The first day of school started at 3 a.m. for panelist Sheila McCabe, assistant superintendent for educational services for Fairfield-Suisun Unified School District, with calls from principals who were being evacuated from their homes due to fast-moving wildfires in their region 45 miles north of San Francisco. The district postponed re-opening for a few days and its 21,000 students are currently fully remote. Re-opening has brought heightened attention to principals’ social and emotional wellbeing, says McCabe. After it became apparent that principals were running themselves ragged as they prepared for distance learning, district leaders realized they had to do a better job giving principals the space—and permission—to unplug and take time for themselves. Supporting principals has also meant rethinking how fast to proceed with the district’s pipeline-building efforts. “The question becomes, how much do we push and how much do we back off in helping site leaders move forward with these initiatives while simultaneously recognizing their capacity based on everything that’s taking place?” McCabe says.

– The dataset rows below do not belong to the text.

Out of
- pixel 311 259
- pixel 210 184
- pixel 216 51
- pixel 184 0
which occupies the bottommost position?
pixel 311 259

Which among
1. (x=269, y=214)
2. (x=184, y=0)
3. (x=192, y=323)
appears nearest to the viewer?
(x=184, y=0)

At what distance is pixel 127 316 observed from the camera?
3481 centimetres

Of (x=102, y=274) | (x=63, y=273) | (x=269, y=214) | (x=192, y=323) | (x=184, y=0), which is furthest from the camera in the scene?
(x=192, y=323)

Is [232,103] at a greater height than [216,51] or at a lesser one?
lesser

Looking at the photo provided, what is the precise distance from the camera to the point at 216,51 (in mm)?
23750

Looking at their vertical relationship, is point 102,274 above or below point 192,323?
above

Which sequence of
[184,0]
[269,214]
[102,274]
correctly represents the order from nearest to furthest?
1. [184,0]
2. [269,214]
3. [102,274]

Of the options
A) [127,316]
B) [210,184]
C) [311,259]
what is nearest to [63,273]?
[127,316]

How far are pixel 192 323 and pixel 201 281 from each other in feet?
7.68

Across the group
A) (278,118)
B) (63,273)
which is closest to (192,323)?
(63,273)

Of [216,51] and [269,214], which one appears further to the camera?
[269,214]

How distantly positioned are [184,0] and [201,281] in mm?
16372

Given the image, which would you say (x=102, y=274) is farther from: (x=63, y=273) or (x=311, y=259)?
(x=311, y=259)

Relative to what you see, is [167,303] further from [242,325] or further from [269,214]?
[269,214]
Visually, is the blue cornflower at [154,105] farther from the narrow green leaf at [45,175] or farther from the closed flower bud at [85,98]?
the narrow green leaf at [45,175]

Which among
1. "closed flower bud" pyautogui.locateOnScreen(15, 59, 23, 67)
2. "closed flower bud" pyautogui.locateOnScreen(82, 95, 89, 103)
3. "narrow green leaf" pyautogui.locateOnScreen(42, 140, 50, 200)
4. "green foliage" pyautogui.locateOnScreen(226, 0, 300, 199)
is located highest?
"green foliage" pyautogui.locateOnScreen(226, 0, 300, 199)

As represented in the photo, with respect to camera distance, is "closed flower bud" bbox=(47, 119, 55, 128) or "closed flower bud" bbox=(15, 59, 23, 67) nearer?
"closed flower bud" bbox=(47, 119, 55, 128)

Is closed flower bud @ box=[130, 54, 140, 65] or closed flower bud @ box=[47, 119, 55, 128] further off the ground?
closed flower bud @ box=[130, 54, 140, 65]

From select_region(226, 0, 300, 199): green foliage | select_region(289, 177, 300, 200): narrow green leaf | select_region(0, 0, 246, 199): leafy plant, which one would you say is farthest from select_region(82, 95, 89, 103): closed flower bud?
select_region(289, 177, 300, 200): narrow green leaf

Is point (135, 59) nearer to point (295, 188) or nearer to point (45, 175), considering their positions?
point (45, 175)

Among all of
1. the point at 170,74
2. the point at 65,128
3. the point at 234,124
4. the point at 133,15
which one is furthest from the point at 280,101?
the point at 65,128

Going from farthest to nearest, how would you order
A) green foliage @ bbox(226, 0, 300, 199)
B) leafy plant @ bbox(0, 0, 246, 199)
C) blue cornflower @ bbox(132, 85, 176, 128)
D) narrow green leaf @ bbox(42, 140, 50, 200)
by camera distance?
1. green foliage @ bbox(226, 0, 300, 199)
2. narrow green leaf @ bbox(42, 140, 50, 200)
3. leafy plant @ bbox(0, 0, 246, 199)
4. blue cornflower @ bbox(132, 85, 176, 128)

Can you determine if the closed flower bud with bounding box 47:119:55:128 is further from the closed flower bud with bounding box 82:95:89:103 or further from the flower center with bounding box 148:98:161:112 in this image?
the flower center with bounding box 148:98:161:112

The good news is that the pandemic hasn’t derailed pipeline work in many districts. Plenary attendees described holding virtual boot camps for new principals over the summer, hiring coaches to support school leaders, and implementing leader tracking systems to better manage principals’ career development. Boston Public Schools completely revamped its recruiting website in the midst of the pandemic, adding details about required leadership competencies, profiles of principal mentors and photos of its two most recent cohorts of new principals, 75 percent of whom are minorities. The goal, explains Corey Harris, Boston’s chief of accountability, is to give applicants a sense of who they will work with and what they will experience if they’re hired. Boston’s hiring process had already begun when the pandemic struck, but the district quickly pivoted to an all-virtual experience. Applicants can even do a dry run on Zoom before their interview to check connectivity.
While their districts continue adjusting to the new normal, participants in the learning community agreed that collaboration with families, staff, community partners and others is essential to ensuring an equitable response to a school year that will be like no other. Parents, noted Santelises, are counting on them. “Our families have not relinquished their belief in the power of education to give their young people the kinds of agency that oftentimes underresourced communities have not been able to fully experience.”